* PASSAGE SHOWN *
# # # # # # #

Opened 4 years ago

Last modified 6 days ago

#23798 needs_work defect

Fractional Chromatic Index test fails with GLPK

Reported by: jdemeyer Owned by:
Priority: major Milestone: sage-9.4
Component: graph theory Keywords:
Cc: dcoudert Merged in:
Authors: David Coudert Reviewers: Dima Pasechnik
Report Upstream: N/A Work issues:
Branch: public/graphs/23798_fractional_chromatic_index (Commits, GitHub, GitLab) Commit: ebcde7c37ea3a8377fbcebe2246aae890e9df305
Dependencies: Stopgaps:

Status badges

Description (last modified by jdemeyer)

The test

            sage: g = graphs.PetersenGraph()
            sage: g.fractional_chromatic_index(solver='GLPK')
            3.0

added in src/sage/graphs/graph.py by #23658 fails with GLPK-4.63 on 32-bit.

As a workaround, we use PPL by default in #24099.

Change History (37)

# # # # # # #

* REQUEST A *
Reproduce everything in the ticket about the fractional chromatic index test from "sage: g = graphs.PetersenGraph()" down to "Change History (37)".
* REQUEST B *
Pick up the ticket page on the failing fractional chromatic index test and extend it from its last line.

# # # # # # #

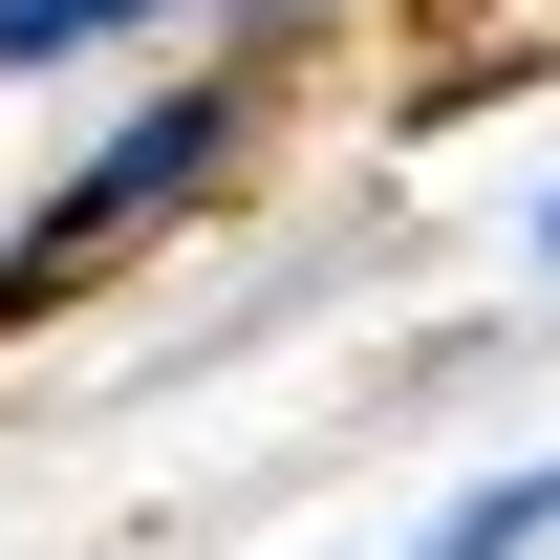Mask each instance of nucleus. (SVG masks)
Returning a JSON list of instances; mask_svg holds the SVG:
<instances>
[{"label":"nucleus","mask_w":560,"mask_h":560,"mask_svg":"<svg viewBox=\"0 0 560 560\" xmlns=\"http://www.w3.org/2000/svg\"><path fill=\"white\" fill-rule=\"evenodd\" d=\"M517 259H539V280H560V195H539V237H517Z\"/></svg>","instance_id":"nucleus-5"},{"label":"nucleus","mask_w":560,"mask_h":560,"mask_svg":"<svg viewBox=\"0 0 560 560\" xmlns=\"http://www.w3.org/2000/svg\"><path fill=\"white\" fill-rule=\"evenodd\" d=\"M237 151H259V66L215 44V66H173L151 108H108V130L22 195V237H0V346L44 324V302H86L108 259H151V237H195L215 195H237Z\"/></svg>","instance_id":"nucleus-1"},{"label":"nucleus","mask_w":560,"mask_h":560,"mask_svg":"<svg viewBox=\"0 0 560 560\" xmlns=\"http://www.w3.org/2000/svg\"><path fill=\"white\" fill-rule=\"evenodd\" d=\"M539 539H560V453H517V475H475V495H453V517H431L410 560H539Z\"/></svg>","instance_id":"nucleus-2"},{"label":"nucleus","mask_w":560,"mask_h":560,"mask_svg":"<svg viewBox=\"0 0 560 560\" xmlns=\"http://www.w3.org/2000/svg\"><path fill=\"white\" fill-rule=\"evenodd\" d=\"M173 0H0V86H44V66H108V44H151Z\"/></svg>","instance_id":"nucleus-3"},{"label":"nucleus","mask_w":560,"mask_h":560,"mask_svg":"<svg viewBox=\"0 0 560 560\" xmlns=\"http://www.w3.org/2000/svg\"><path fill=\"white\" fill-rule=\"evenodd\" d=\"M324 22H346V0H215V44H237V66H280V44H324Z\"/></svg>","instance_id":"nucleus-4"}]
</instances>
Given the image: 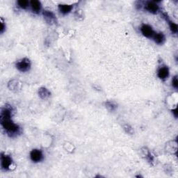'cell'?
Masks as SVG:
<instances>
[{
	"label": "cell",
	"instance_id": "3",
	"mask_svg": "<svg viewBox=\"0 0 178 178\" xmlns=\"http://www.w3.org/2000/svg\"><path fill=\"white\" fill-rule=\"evenodd\" d=\"M0 161H1V168L2 170H9L11 169L12 164H13V160L10 156L6 155L4 153H2Z\"/></svg>",
	"mask_w": 178,
	"mask_h": 178
},
{
	"label": "cell",
	"instance_id": "20",
	"mask_svg": "<svg viewBox=\"0 0 178 178\" xmlns=\"http://www.w3.org/2000/svg\"><path fill=\"white\" fill-rule=\"evenodd\" d=\"M172 112L173 113L175 117L177 118V108H175V109H173L172 110Z\"/></svg>",
	"mask_w": 178,
	"mask_h": 178
},
{
	"label": "cell",
	"instance_id": "1",
	"mask_svg": "<svg viewBox=\"0 0 178 178\" xmlns=\"http://www.w3.org/2000/svg\"><path fill=\"white\" fill-rule=\"evenodd\" d=\"M12 113L13 111L11 107L5 106L4 108H2L1 111V125L8 134L13 137L18 134L20 128L11 120Z\"/></svg>",
	"mask_w": 178,
	"mask_h": 178
},
{
	"label": "cell",
	"instance_id": "18",
	"mask_svg": "<svg viewBox=\"0 0 178 178\" xmlns=\"http://www.w3.org/2000/svg\"><path fill=\"white\" fill-rule=\"evenodd\" d=\"M124 130L126 131V132L128 134H132L133 133V129L130 127L129 125H124Z\"/></svg>",
	"mask_w": 178,
	"mask_h": 178
},
{
	"label": "cell",
	"instance_id": "7",
	"mask_svg": "<svg viewBox=\"0 0 178 178\" xmlns=\"http://www.w3.org/2000/svg\"><path fill=\"white\" fill-rule=\"evenodd\" d=\"M145 9L151 13H157L159 11V7L155 2H148L145 4Z\"/></svg>",
	"mask_w": 178,
	"mask_h": 178
},
{
	"label": "cell",
	"instance_id": "11",
	"mask_svg": "<svg viewBox=\"0 0 178 178\" xmlns=\"http://www.w3.org/2000/svg\"><path fill=\"white\" fill-rule=\"evenodd\" d=\"M38 95L40 96V98L43 100H45L48 99L49 96L51 95V93L48 88L44 87H41L39 88L38 90Z\"/></svg>",
	"mask_w": 178,
	"mask_h": 178
},
{
	"label": "cell",
	"instance_id": "8",
	"mask_svg": "<svg viewBox=\"0 0 178 178\" xmlns=\"http://www.w3.org/2000/svg\"><path fill=\"white\" fill-rule=\"evenodd\" d=\"M157 76L160 80H164L169 76V69L166 66H162L158 70Z\"/></svg>",
	"mask_w": 178,
	"mask_h": 178
},
{
	"label": "cell",
	"instance_id": "12",
	"mask_svg": "<svg viewBox=\"0 0 178 178\" xmlns=\"http://www.w3.org/2000/svg\"><path fill=\"white\" fill-rule=\"evenodd\" d=\"M8 87L11 91H18L20 89V83L18 80H12L9 81Z\"/></svg>",
	"mask_w": 178,
	"mask_h": 178
},
{
	"label": "cell",
	"instance_id": "17",
	"mask_svg": "<svg viewBox=\"0 0 178 178\" xmlns=\"http://www.w3.org/2000/svg\"><path fill=\"white\" fill-rule=\"evenodd\" d=\"M1 25H0V32H1V34H3L4 31L6 30V24H4V22L3 21V20L1 19Z\"/></svg>",
	"mask_w": 178,
	"mask_h": 178
},
{
	"label": "cell",
	"instance_id": "16",
	"mask_svg": "<svg viewBox=\"0 0 178 178\" xmlns=\"http://www.w3.org/2000/svg\"><path fill=\"white\" fill-rule=\"evenodd\" d=\"M169 26H170V30H171L172 32H173V33H177V25L175 23H174V22H173L171 21H169Z\"/></svg>",
	"mask_w": 178,
	"mask_h": 178
},
{
	"label": "cell",
	"instance_id": "2",
	"mask_svg": "<svg viewBox=\"0 0 178 178\" xmlns=\"http://www.w3.org/2000/svg\"><path fill=\"white\" fill-rule=\"evenodd\" d=\"M31 66V63L30 60L27 58H24L22 60L19 61L16 63V68L19 71L22 73H25L30 70Z\"/></svg>",
	"mask_w": 178,
	"mask_h": 178
},
{
	"label": "cell",
	"instance_id": "4",
	"mask_svg": "<svg viewBox=\"0 0 178 178\" xmlns=\"http://www.w3.org/2000/svg\"><path fill=\"white\" fill-rule=\"evenodd\" d=\"M30 158L33 162L38 163L41 162L43 159V154L41 150L38 149L32 150L30 152Z\"/></svg>",
	"mask_w": 178,
	"mask_h": 178
},
{
	"label": "cell",
	"instance_id": "10",
	"mask_svg": "<svg viewBox=\"0 0 178 178\" xmlns=\"http://www.w3.org/2000/svg\"><path fill=\"white\" fill-rule=\"evenodd\" d=\"M72 9H73V6L69 4H59V10L61 13L63 15L68 14L70 13Z\"/></svg>",
	"mask_w": 178,
	"mask_h": 178
},
{
	"label": "cell",
	"instance_id": "6",
	"mask_svg": "<svg viewBox=\"0 0 178 178\" xmlns=\"http://www.w3.org/2000/svg\"><path fill=\"white\" fill-rule=\"evenodd\" d=\"M141 32L145 37L149 38H152L155 34V32L153 31L152 27L148 25V24H143L141 27Z\"/></svg>",
	"mask_w": 178,
	"mask_h": 178
},
{
	"label": "cell",
	"instance_id": "5",
	"mask_svg": "<svg viewBox=\"0 0 178 178\" xmlns=\"http://www.w3.org/2000/svg\"><path fill=\"white\" fill-rule=\"evenodd\" d=\"M43 18L44 20H45L47 23L50 24H54L56 23V18L55 16V15L54 14V13L50 11H43Z\"/></svg>",
	"mask_w": 178,
	"mask_h": 178
},
{
	"label": "cell",
	"instance_id": "19",
	"mask_svg": "<svg viewBox=\"0 0 178 178\" xmlns=\"http://www.w3.org/2000/svg\"><path fill=\"white\" fill-rule=\"evenodd\" d=\"M172 85L175 88H177V87H178V80H177V76H175V77L173 79Z\"/></svg>",
	"mask_w": 178,
	"mask_h": 178
},
{
	"label": "cell",
	"instance_id": "13",
	"mask_svg": "<svg viewBox=\"0 0 178 178\" xmlns=\"http://www.w3.org/2000/svg\"><path fill=\"white\" fill-rule=\"evenodd\" d=\"M152 38L154 39V41L155 43L159 44H163L165 41V36L163 34V33L155 34Z\"/></svg>",
	"mask_w": 178,
	"mask_h": 178
},
{
	"label": "cell",
	"instance_id": "9",
	"mask_svg": "<svg viewBox=\"0 0 178 178\" xmlns=\"http://www.w3.org/2000/svg\"><path fill=\"white\" fill-rule=\"evenodd\" d=\"M30 6L33 11L34 13H38L39 12L41 11V4L39 1H37V0H33L30 2Z\"/></svg>",
	"mask_w": 178,
	"mask_h": 178
},
{
	"label": "cell",
	"instance_id": "15",
	"mask_svg": "<svg viewBox=\"0 0 178 178\" xmlns=\"http://www.w3.org/2000/svg\"><path fill=\"white\" fill-rule=\"evenodd\" d=\"M18 4L19 7H20L22 9H26L29 6V2L27 0H19L18 1Z\"/></svg>",
	"mask_w": 178,
	"mask_h": 178
},
{
	"label": "cell",
	"instance_id": "14",
	"mask_svg": "<svg viewBox=\"0 0 178 178\" xmlns=\"http://www.w3.org/2000/svg\"><path fill=\"white\" fill-rule=\"evenodd\" d=\"M105 107H107L109 111H115L116 109H117L118 106L116 104H115L113 102H110V101H108V102H105Z\"/></svg>",
	"mask_w": 178,
	"mask_h": 178
}]
</instances>
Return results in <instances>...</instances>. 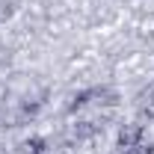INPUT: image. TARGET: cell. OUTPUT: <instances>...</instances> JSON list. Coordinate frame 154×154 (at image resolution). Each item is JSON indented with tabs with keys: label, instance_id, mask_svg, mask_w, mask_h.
Wrapping results in <instances>:
<instances>
[{
	"label": "cell",
	"instance_id": "3",
	"mask_svg": "<svg viewBox=\"0 0 154 154\" xmlns=\"http://www.w3.org/2000/svg\"><path fill=\"white\" fill-rule=\"evenodd\" d=\"M119 154H154V145H148V142H139V145H128V148H119Z\"/></svg>",
	"mask_w": 154,
	"mask_h": 154
},
{
	"label": "cell",
	"instance_id": "2",
	"mask_svg": "<svg viewBox=\"0 0 154 154\" xmlns=\"http://www.w3.org/2000/svg\"><path fill=\"white\" fill-rule=\"evenodd\" d=\"M24 148L30 154H51V142H48L45 136H30V139L24 142Z\"/></svg>",
	"mask_w": 154,
	"mask_h": 154
},
{
	"label": "cell",
	"instance_id": "1",
	"mask_svg": "<svg viewBox=\"0 0 154 154\" xmlns=\"http://www.w3.org/2000/svg\"><path fill=\"white\" fill-rule=\"evenodd\" d=\"M145 136V128L142 125H128L119 131V148H128V145H139Z\"/></svg>",
	"mask_w": 154,
	"mask_h": 154
},
{
	"label": "cell",
	"instance_id": "4",
	"mask_svg": "<svg viewBox=\"0 0 154 154\" xmlns=\"http://www.w3.org/2000/svg\"><path fill=\"white\" fill-rule=\"evenodd\" d=\"M142 116H145V119H151V122H154V98H148V101L142 104Z\"/></svg>",
	"mask_w": 154,
	"mask_h": 154
}]
</instances>
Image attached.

# # # # # # #

* EXPECTED OUTPUT A *
sage: g = graphs.PetersenGraph()
            sage: g.fractional_chromatic_index(solver='GLPK')
            3.0

added in src/sage/graphs/graph.py by #23658 fails with GLPK-4.63 on 32-bit.

As a workaround, we use PPL by default in #24099.

Change History (37)

* EXPECTED OUTPUT B *
comment:1 Changed 4 years ago by jdemeyer

  • Description modified (diff)

comment:2 Changed 4 years ago by jdemeyer

  • Description modified (diff)
  • Summary changed from Fractional Chromatic Index Infinite Loop fails with GLPK to Fractional Chromatic Index test fails with GLPK

comment:3 follow-up: Changed 4 years ago by dcoudert

I suspect that we need to change if M.solve(log = verbose) <= 1: to if M.solve(log = verbose) <= 1 + tol:, where tol = 0 if solver=='PPL' else 1e-6. I don't like this solution, but I don't know what else we can do.

I don't have access to a 32-bit machine and so cannot test.

comment:4 Changed 4 years ago by jdemeyer

You could also forbid using a non-exact solver for this problem.

comment:5 Changed 4 years ago by dcoudert

Sure, we can force PPL, but it is way slower (can sometimes be faster on small graphs).

sage: G = graphs.Grid2dGraph(6,6)
sage: %time G.fractional_chromatic_index(solver='GLPK')
CPU times: user 43.4 ms, sys: 4.9 ms, total: 48.3 ms
Wall time: 52.1 ms
4.0
sage: %time G.fractional_chromatic_index(solver='PPL')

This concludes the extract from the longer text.